::: TESTO CITATO :::
La deterrenza nucleare in Italia è un territorio inesplorato?
IN DIALOGO TRA CITTADINI

Bevilacqua (Verona), 1 ottobre 2022
I tempi di reazione e la gestione non omogenea degli armamenti
La deterrenza nucleare in Italia
è un territorio inesplorato?

La catena di comando italiana ha dimostrato di conoscere e anche di saper intervenire

Caro Bedin,
sulla gestione dell'arsenale nucleare esistente in Italia la tua risposta alla domanda del lettore Luigi Giovinazzo è stata istituzionalmente rassicurante.
Converrai tuttavia con me che si tratta di un territorio inesplorato e pericolosissimo.
Pensiamo solo alla gestione di una possibile risposta all'uso di ordini nucleari che per avere l'effetto di deterrenza dovrebbe essere immediata, quasi automatica: come funzionerebbe in queste situazioni la catena di comando italiana?
Poi la gestione dell'armamento nucleare sul territorio italiano non è omogenea: nella base di Aviano ci sono gli ordigni per i velivoli statunitensi mentre quelli per i Tornado dell'Aeronautica militare sono a Ghedi, nel Bresciano. Anche un eventuale e tragico utilizzo sarebbe diverso?
Insomma, proprio sicuro non mi sento.

Rodolfo Avesani

Commenta Tino Bedin

Caro Avesani, nella mia "rassicurazione" istituzionale - come giustamente definisci il mio commento - ci sono anche le risposte alle tue due domande. Vediamole insieme.
::: RIGHE FORNITE :::
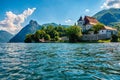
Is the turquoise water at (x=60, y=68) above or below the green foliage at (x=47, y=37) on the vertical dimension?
below

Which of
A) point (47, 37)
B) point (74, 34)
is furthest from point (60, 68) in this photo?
point (47, 37)

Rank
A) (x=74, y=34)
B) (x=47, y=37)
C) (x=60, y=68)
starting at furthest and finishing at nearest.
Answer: (x=47, y=37) < (x=74, y=34) < (x=60, y=68)

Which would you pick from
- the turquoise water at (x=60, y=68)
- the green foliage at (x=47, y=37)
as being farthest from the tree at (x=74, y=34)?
the turquoise water at (x=60, y=68)

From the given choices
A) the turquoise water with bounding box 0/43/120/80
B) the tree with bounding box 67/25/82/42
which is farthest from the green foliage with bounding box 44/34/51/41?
the turquoise water with bounding box 0/43/120/80

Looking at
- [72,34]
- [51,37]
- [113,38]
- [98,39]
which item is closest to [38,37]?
[51,37]

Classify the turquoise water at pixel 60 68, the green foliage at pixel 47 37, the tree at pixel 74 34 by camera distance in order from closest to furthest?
the turquoise water at pixel 60 68
the tree at pixel 74 34
the green foliage at pixel 47 37

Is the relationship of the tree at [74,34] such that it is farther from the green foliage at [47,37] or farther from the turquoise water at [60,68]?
the turquoise water at [60,68]

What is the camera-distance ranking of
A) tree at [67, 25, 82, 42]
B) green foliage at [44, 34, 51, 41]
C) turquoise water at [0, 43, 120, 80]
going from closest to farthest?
1. turquoise water at [0, 43, 120, 80]
2. tree at [67, 25, 82, 42]
3. green foliage at [44, 34, 51, 41]

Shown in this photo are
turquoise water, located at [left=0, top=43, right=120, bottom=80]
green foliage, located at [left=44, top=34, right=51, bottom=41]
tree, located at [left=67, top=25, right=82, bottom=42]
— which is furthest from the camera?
green foliage, located at [left=44, top=34, right=51, bottom=41]

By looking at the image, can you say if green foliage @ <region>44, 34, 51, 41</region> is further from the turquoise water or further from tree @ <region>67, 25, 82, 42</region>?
the turquoise water

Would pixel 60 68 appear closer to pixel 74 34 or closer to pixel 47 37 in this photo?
pixel 74 34

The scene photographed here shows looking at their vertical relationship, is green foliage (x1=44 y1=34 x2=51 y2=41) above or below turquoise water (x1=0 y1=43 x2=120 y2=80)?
above

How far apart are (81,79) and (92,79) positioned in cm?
80

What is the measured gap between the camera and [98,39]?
507ft
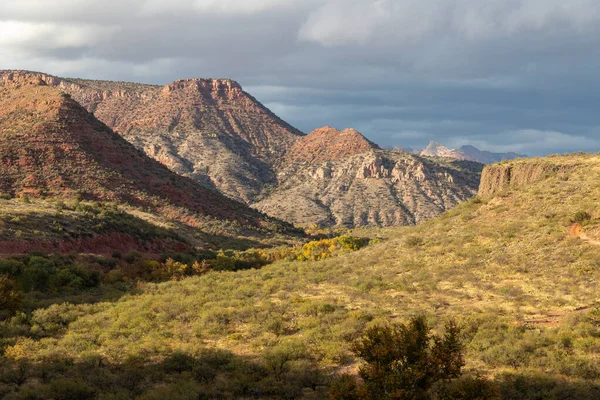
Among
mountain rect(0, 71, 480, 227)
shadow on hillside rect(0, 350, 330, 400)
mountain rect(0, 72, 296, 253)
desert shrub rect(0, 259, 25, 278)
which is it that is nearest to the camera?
shadow on hillside rect(0, 350, 330, 400)

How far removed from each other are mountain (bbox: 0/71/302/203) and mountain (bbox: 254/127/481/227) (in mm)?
10106

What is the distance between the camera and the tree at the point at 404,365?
12133 millimetres

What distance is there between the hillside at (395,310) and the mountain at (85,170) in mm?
40957

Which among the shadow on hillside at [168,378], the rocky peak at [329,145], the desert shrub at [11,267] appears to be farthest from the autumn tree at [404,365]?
the rocky peak at [329,145]

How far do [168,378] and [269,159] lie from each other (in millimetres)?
147873

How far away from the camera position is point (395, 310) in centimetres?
2259

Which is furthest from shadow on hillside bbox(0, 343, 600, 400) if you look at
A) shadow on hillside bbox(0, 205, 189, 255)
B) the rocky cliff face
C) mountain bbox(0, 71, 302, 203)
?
mountain bbox(0, 71, 302, 203)

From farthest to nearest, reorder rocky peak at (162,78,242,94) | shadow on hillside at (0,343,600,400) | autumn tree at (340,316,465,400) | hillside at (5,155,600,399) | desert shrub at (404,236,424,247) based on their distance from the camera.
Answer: rocky peak at (162,78,242,94), desert shrub at (404,236,424,247), hillside at (5,155,600,399), shadow on hillside at (0,343,600,400), autumn tree at (340,316,465,400)

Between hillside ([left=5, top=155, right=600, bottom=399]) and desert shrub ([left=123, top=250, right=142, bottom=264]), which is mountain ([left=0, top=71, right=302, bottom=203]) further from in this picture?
hillside ([left=5, top=155, right=600, bottom=399])

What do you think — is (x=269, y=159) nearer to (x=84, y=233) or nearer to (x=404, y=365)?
(x=84, y=233)

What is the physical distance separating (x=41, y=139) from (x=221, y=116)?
106884mm

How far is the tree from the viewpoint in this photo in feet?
39.8

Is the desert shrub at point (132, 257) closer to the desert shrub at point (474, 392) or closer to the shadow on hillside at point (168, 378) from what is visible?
the shadow on hillside at point (168, 378)

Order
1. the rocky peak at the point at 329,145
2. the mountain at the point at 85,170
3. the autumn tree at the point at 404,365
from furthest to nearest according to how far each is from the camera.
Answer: the rocky peak at the point at 329,145
the mountain at the point at 85,170
the autumn tree at the point at 404,365
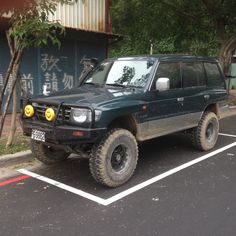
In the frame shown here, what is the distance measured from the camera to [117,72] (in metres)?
6.06

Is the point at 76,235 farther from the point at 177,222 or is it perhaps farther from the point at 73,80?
the point at 73,80

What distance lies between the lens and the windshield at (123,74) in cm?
574

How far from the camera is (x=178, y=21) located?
16.2 m

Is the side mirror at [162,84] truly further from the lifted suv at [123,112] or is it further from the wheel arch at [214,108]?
the wheel arch at [214,108]

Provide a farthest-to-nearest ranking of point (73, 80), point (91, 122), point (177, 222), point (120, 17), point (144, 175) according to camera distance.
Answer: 1. point (120, 17)
2. point (73, 80)
3. point (144, 175)
4. point (91, 122)
5. point (177, 222)

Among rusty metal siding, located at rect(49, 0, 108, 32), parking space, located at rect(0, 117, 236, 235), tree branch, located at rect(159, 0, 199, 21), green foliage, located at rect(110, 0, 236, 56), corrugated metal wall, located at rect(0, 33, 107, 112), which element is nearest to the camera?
parking space, located at rect(0, 117, 236, 235)

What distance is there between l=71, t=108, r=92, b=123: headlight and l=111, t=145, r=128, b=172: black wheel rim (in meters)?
0.73

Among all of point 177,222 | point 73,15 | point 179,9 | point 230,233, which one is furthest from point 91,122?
point 179,9

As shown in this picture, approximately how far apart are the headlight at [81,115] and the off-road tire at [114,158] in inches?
16.3

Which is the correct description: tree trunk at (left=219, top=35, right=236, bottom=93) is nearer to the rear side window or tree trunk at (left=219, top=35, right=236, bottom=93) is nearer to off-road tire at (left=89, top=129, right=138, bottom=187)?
the rear side window

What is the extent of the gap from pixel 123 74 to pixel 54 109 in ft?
5.23

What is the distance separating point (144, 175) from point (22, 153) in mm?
2181

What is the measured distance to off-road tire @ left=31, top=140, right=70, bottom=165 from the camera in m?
5.71

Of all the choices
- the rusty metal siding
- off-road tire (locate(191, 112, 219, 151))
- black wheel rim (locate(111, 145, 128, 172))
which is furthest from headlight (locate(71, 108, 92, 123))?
the rusty metal siding
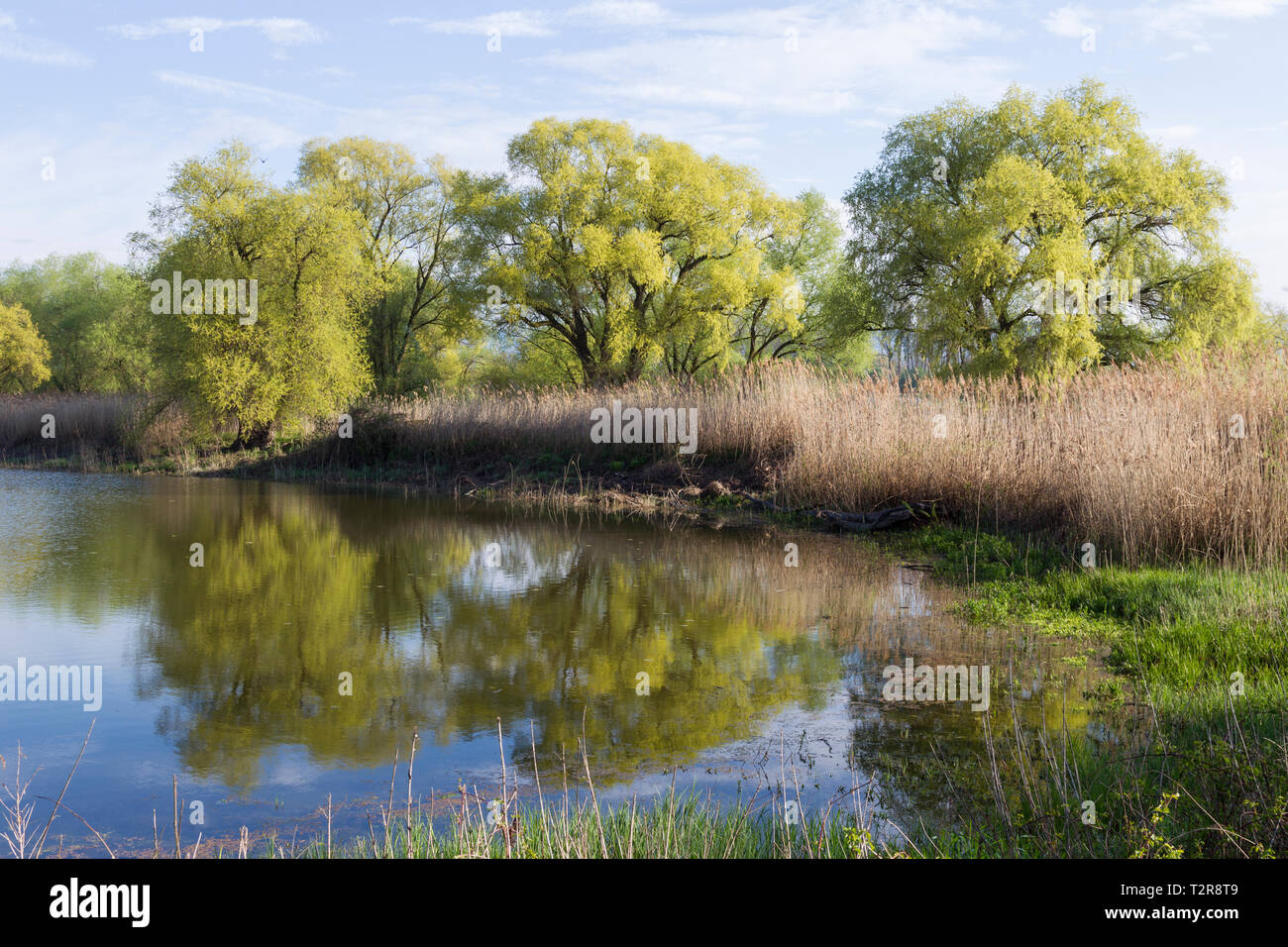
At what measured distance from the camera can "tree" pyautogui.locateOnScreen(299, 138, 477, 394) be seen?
4500cm

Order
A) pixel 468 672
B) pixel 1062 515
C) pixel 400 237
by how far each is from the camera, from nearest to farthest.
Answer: pixel 468 672, pixel 1062 515, pixel 400 237

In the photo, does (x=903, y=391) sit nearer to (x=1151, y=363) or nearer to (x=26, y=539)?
:::
_COSA FARE_
1/ Rispondi a queste domande sul testo dedicato alla deterrenza nucleare in Italia:
(a) Dove si trovano gli ordigni per i Tornado dell'Aeronautica militare?
(b) In quale luogo e in quale data è datato il testo?
(c) A quale lettore aveva risposto in precedenza Bedin?
2/ Riporta fedelmente il passo del testo sulla deterrenza nucleare in Italia da "Pensiamo solo alla" a "non mi sento.".
Per rispondere basati unicamente sul testo.

_RISPOSTE AI COMPITI_
1/
(a) A Ghedi, nel Bresciano.
(b) A Bevilacqua (Verona), il 1 ottobre 2022.
(c) Al lettore Luigi Giovinazzo.

2/
Pensiamo solo alla gestione di una possibile risposta all'uso di ordini nucleari che per avere l'effetto di deterrenza dovrebbe essere immediata, quasi automatica: come funzionerebbe in queste situazioni la catena di comando italiana?
Poi la gestione dell'armamento nucleare sul territorio italiano non è omogenea: nella base di Aviano ci sono gli ordigni per i velivoli statunitensi mentre quelli per i Tornado dell'Aeronautica militare sono a Ghedi, nel Bresciano. Anche un eventuale e tragico utilizzo sarebbe diverso?
Insomma, proprio sicuro non mi sento.